Chubai, Hryhorii

Image - Hryhorii Chubai

Chubai, Hryhorii or Hrytsko [Чубай, Григорій or Грицько; Čubaj, Hryhorij or Hryc'ko], b 23 January 1949 in Berezyny, Kozyn raion, Rivne oblast; d 16 May 1982 in Lviv. Poet, translator, one of the central figures in Ukrainian underground culture of the late 1960s and early 1970s. Born in the Volhynia region, Chubai moved to Lviv in 1969 and gained popularity in the city’s cultural underground with his poem ‘Vertep’ (The Nativity Play; Vertep). Through the influence of Ihor Kalynets and Iryna Kalynets Chubai became well acquainted with the Ukrainian dissident movement and its samvydav publications. In Lviv he gathered an informal circle of young poets, writers, artists, and performers involved in nonconformist culture. This circle included Oleh Lysheha, Viktor Morozov, Mykola Riabchuk, Roman Kis, Orest Yavorsky, Volodymyr Yavorsky, and, later, Yurii Vynnychuk and others. They regularly gathered clandestinely to discuss culture including many cultural currents and phenomena that were forbidden in the Soviet Union. In 1971, Chubai published the samvydav almanac Skrynia (The Chest). In addition to Chubai’s poetry and his translation of a play by Polish playwright Tadeusz Różewicz, the almanac featured contributions from Morozov, Riabchuk, Lysheha, Kis, and others. Although completely apolitical, Skrynia was deemed subversive by the KGB. Chubai was arrested in 1972 and spent three days in a KGB prison. Other members of his circle were expelled from universities or otherwise harassed. The orchestrated arrests and the crackdown on the dissident movement in Ukraine in 1972 were largely successful in fracturing Ukrainian underground cultural circles and greatly limiting their activities. Following his release, Chubai found himself isolated from his environment and unable to find meaningful employment. Only in 1978 he managed to enroll in the Maxim Gorky Literature Institute in Moscow. However, he soon died in 1982 at the age of 33.

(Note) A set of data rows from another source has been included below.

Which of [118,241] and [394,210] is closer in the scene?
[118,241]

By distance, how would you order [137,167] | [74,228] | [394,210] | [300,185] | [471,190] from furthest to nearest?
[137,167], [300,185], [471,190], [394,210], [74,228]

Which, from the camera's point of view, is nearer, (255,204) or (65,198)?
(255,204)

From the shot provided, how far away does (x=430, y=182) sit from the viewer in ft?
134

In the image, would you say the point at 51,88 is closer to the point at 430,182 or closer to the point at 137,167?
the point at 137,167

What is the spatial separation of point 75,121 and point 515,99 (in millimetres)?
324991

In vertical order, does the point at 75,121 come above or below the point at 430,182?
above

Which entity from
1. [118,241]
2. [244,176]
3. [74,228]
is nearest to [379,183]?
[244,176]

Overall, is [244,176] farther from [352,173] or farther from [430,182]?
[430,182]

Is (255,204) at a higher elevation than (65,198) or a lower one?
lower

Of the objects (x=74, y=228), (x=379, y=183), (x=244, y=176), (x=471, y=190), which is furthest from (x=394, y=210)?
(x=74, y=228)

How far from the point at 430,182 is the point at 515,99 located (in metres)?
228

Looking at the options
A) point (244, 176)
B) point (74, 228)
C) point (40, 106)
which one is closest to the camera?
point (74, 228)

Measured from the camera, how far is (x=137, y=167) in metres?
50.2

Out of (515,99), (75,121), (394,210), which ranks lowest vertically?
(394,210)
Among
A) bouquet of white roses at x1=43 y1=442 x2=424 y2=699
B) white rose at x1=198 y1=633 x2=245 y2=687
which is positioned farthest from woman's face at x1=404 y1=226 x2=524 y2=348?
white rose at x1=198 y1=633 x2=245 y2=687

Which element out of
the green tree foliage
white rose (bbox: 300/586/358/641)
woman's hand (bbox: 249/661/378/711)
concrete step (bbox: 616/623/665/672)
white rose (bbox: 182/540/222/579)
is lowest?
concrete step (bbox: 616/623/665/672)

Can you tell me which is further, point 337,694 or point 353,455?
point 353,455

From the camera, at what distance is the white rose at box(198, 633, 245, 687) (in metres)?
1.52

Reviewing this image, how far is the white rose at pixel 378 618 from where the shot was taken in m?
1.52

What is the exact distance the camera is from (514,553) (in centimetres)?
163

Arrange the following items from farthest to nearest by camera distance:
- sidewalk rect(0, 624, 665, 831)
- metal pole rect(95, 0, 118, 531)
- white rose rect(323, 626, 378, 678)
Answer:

Well acquainted with European modernist literature, Chubai wrote most of his poetry when he was still in his early twenties. Several of his poems were explicitly or indirectly critical of the Soviet order. He often utilized complex and startling metaphors as well as religious imagery to explore themes of conformity, isolation, or human companionship. In spite of the suppression of his creative work and his early death, Chubai’s poetry was instrumental in bridging the legacy of Ukrainian modernism of pre-Soviet times to the Ukrainian literature of the post-Soviet era, which was already free of Soviet censorship. His oeuvre and his persona had a powerful influence on younger nonconformist poets who become representatives of the visimdesiatnyky (1980s) generation. Subsequently, Chubai’s life and work achieved cult status in independent Ukraine. In 1995, his grave was moved to the prestigious Lychakiv Cemetery in Lviv.

Chubai’s first poetry collection entitled Hovoryty, movchaty, i hovoryty znovu (The Speak, To Be Silent, and To Speak Again) was published posthumously in 1990. A more complete collection of his poetry was published in 1998 under the title Plach Ieremii: Poezii (Jeremiah’s Lament: Poetry); this collection includes memoirs about Chubai by several of his contemporaries. In 2013, the definitive edition of his collected works, Piatyknyzhzhia (Pentateuch), was published in Lviv; it includes an introduction by Kostiantyn Moskalets and ‘Post Scriptum’ by Oleh Lysheha. A book of Chubai’s children’s poems Skoromovka ne dlia vovka (Tongue Twisters Are Not for Wolves) was published in 2008. Chubai’s work has been analyzed by such literary scholars and literary critics as Moskalets, Danylo Husar Struk, Yuri Andrukhovych, and Michael M. Naydan. His poetry has been translated into several languages including English, Polish, Spanish, and Russian. Many of his poems have been set to music and have become popular songs, especially when composed and performed by his son, Taras Chubai. Hryhorii Chubai is the featured subject of the 2014 documentary film by Oleksandr Fraze-Frazenko entitled Chubai.